• [WHAT IS REQUIRED]: Reproduce the listing that follows so that each line matches the original exactly.
- - - - - - -
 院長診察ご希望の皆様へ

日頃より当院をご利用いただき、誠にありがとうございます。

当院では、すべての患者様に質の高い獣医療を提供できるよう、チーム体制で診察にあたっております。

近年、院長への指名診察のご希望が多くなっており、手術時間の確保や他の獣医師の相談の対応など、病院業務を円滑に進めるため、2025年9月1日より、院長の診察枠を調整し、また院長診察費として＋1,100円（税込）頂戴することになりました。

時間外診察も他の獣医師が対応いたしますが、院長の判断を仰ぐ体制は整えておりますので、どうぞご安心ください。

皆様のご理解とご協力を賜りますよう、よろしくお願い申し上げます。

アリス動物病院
- - - - - - -
• [FINISHED EXERCISE]:
 院長診察ご希望の皆様へ

日頃より当院をご利用いただき、誠にありがとうございます。

当院では、すべての患者様に質の高い獣医療を提供できるよう、チーム体制で診察にあたっております。

近年、院長への指名診察のご希望が多くなっており、手術時間の確保や他の獣医師の相談の対応など、病院業務を円滑に進めるため、2025年9月1日より、院長の診察枠を調整し、また院長診察費として＋1,100円（税込）頂戴することになりました。

時間外診察も他の獣医師が対応いたしますが、院長の判断を仰ぐ体制は整えておりますので、どうぞご安心ください。

皆様のご理解とご協力を賜りますよう、よろしくお願い申し上げます。

アリス動物病院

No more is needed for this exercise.